/---

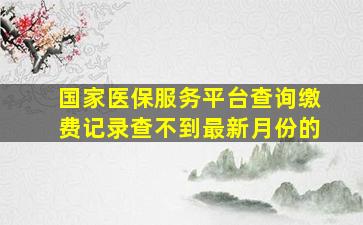 国家医保服务平台查询缴费记录查不到最新月份的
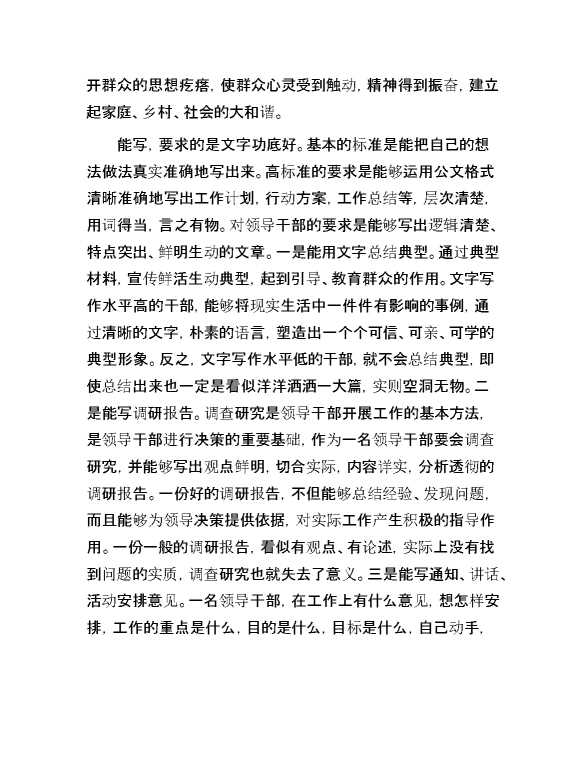 开群众的思想疙瘩，使群众心灵受到触动，精神得到振奋，建立起家庭、乡村、社会的大和谐。

能写，要求的是文字功底好。基本的标准是能把自己的想法做法真实准确地写出来。高标准的要求是能够运用公文格式清晰准确地写出工作计划，行动方案，工作总结等，层次清楚，用词得当，言之有物。对领导干部的要求是能够写出逻辑清楚、特点突出、鲜明生动的文章。一是能用文字总结典型。通过典型材料，宣传鲜活生动典型，起到引导、教育群众的作用。文字写作水平高的干部，能够将现实生活中一件件有影响的事例，通过清晰的文字，朴素的语言，塑造出一个个可信、可亲、可学的典型形象。反之，文字写作水平低的干部，就不会总结典型，即使总结出来也一定是看似洋洋洒洒一大篇，实则空洞无物。二是能写调研报告。调查研究是领导干部开展工作的基本方法，是领导干部进行决策的重要基础，作为一名领导干部要会调查研究，并能够写出观点鲜明，切合实际，内容详实，分析透彻的调研报告。一份好的调研报告，不但能够总结经验、发现问题，而且能够为领导决策提供依据，对实际工作产生积极的指导作用。一份一般的调研报告，看似有观点、有论述，实际上没有找到问题的实质，调查研究也就失去了意义。三是能写通知、讲话、活动安排意见。一名领导干部，在工作上有什么意见，想怎样安排，工作的重点是什么，目的是什么，目标是什么，自己动手，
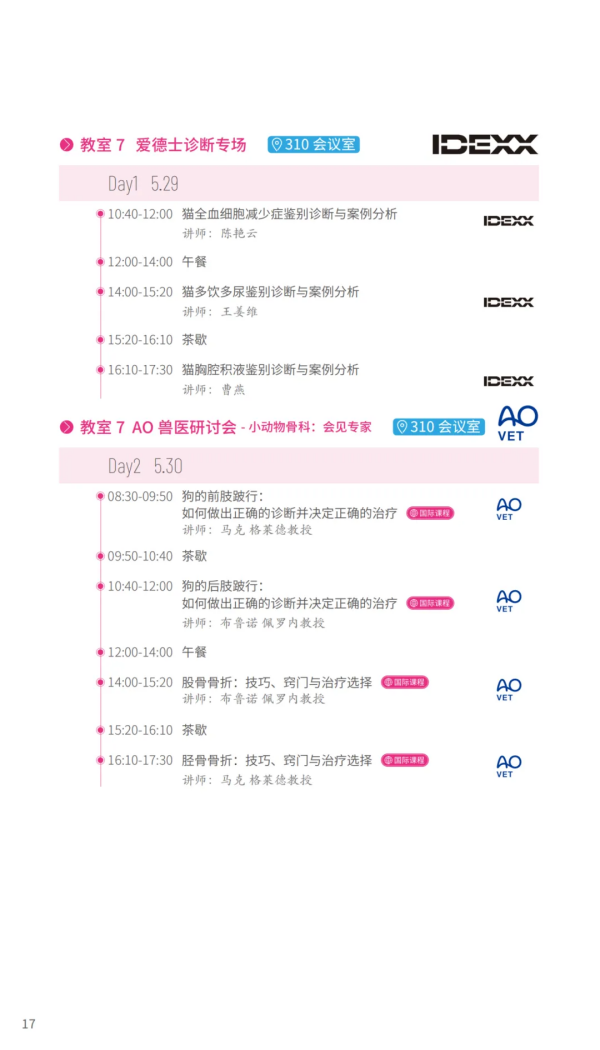 教室 7 爱德士诊断专场 310 会议室

IDEXX

Day1 5.29

10:40-12:00 猫全血细胞减少症鉴别诊断与案例分析
讲师：陈艳云

IDEXX

12:00-14:00 午餐

14:00-15:20 猫多饮多尿鉴别诊断与案例分析
讲师：王姜维

IDEXX

15:20-16:10 茶歇

16:10-17:30 猫胸腔积液鉴别诊断与案例分析
讲师：曹燕

IDEXX

教室 7 AO 兽医研讨会 - 小动物骨科：会见专家 310 会议室

AO VET

Day2 5.30

08:30-09:50 狗的前肢跛行：
如何做出正确的诊断并决定正确的治疗 国际课程
讲师：马克 格莱德教授

AO VET

09:50-10:40 茶歇

10:40-12:00 狗的后肢跛行：
如何做出正确的诊断并决定正确的治疗 国际课程
讲师：布鲁诺 佩罗内教授

AO VET

12:00-14:00 午餐

14:00-15:20 股骨骨折：技巧、窍门与治疗选择 国际课程
讲师：布鲁诺 佩罗内教授

AO VET

15:20-16:10 茶歇

16:10-17:30 胫骨骨折：技巧、窍门与治疗选择 国际课程
讲师：马克 格莱德教授

AO VET

17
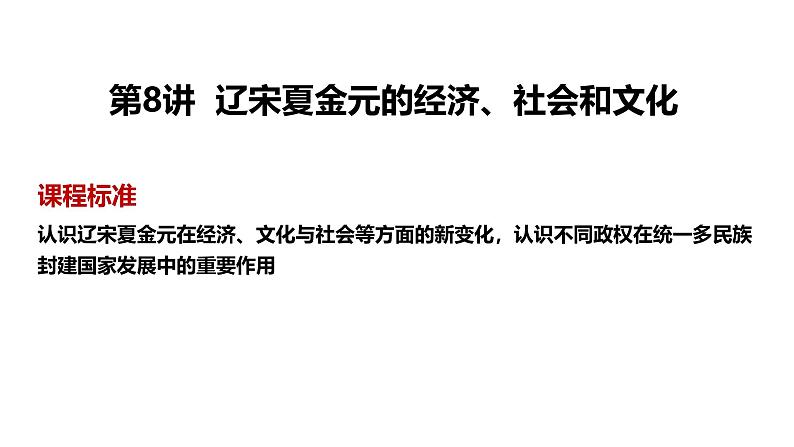 第8讲 辽宋夏金元的经济、社会和文化

课程标准

认识辽宋夏金元在经济、文化与社会等方面的新变化，认识不同政权在统一多民族封建国家发展中的重要作用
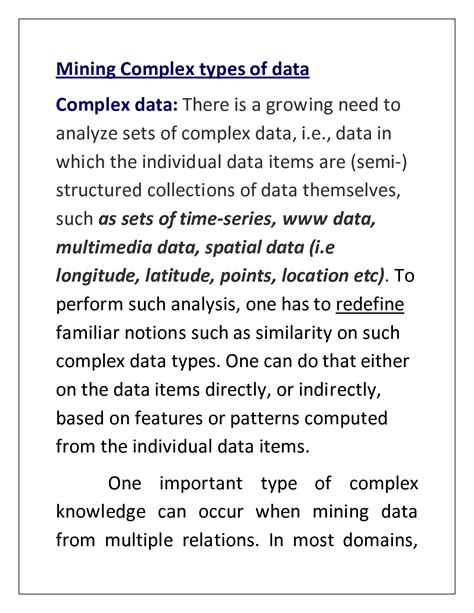 Mining Complex types of data

Complex data: There is a growing need to analyze sets of complex data, i.e., data in which the individual data items are (semi-) structured collections of data themselves, such as sets of time-series, www data, multimedia data, spatial data (i.e longitude, latitude, points, location etc). To perform such analysis, one has to redefine familiar notions such as similarity on such complex data types. One can do that either on the data items directly, or indirectly, based on features or patterns computed from the individual data items.

One important type of complex knowledge can occur when mining data from multiple relations. In most domains,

\---

__Problem to solve__. Scan the material above for the string "国际课程". Return each line where it occurs.

__Problem solution__.
如何做出正确的诊断并决定正确的治疗 国际课程
如何做出正确的诊断并决定正确的治疗 国际课程
14:00-15:20 股骨骨折：技巧、窍门与治疗选择 国际课程
16:10-17:30 胫骨骨折：技巧、窍门与治疗选择 国际课程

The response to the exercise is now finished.